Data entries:
——

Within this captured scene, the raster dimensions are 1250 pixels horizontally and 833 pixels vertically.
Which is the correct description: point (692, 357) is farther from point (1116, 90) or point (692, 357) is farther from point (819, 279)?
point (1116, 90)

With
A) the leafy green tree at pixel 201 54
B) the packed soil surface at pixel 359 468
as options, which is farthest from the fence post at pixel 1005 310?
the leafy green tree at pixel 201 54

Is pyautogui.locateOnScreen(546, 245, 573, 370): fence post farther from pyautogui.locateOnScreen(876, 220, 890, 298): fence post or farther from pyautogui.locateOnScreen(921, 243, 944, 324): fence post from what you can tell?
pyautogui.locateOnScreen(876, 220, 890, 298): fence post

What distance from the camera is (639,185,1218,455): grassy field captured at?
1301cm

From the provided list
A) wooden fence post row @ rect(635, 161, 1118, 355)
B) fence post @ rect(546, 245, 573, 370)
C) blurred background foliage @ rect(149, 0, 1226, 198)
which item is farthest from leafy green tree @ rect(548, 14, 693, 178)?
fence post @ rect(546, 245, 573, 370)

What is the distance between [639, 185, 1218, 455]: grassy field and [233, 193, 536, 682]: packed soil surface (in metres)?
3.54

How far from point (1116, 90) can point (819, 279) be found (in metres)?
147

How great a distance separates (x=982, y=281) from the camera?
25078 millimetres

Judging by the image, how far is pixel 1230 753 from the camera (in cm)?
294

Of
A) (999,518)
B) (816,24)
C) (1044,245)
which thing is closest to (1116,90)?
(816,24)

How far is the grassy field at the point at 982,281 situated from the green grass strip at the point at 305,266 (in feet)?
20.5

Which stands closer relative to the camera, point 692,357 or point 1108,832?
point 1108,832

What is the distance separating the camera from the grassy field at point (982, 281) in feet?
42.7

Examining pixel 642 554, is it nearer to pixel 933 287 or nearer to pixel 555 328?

——

PROBLEM TO WORK ON: Quote the entries verbatim, starting at the line containing "Which stands closer" and continuing through the final entry.

SOLUTION FOR THIS PROBLEM:
Which stands closer relative to the camera, point 692,357 or point 1108,832?
point 1108,832

What is the distance separating the camera from the grassy field at point (982, 281) in feet?
42.7

Examining pixel 642 554, is it nearer to pixel 933 287 or nearer to pixel 555 328?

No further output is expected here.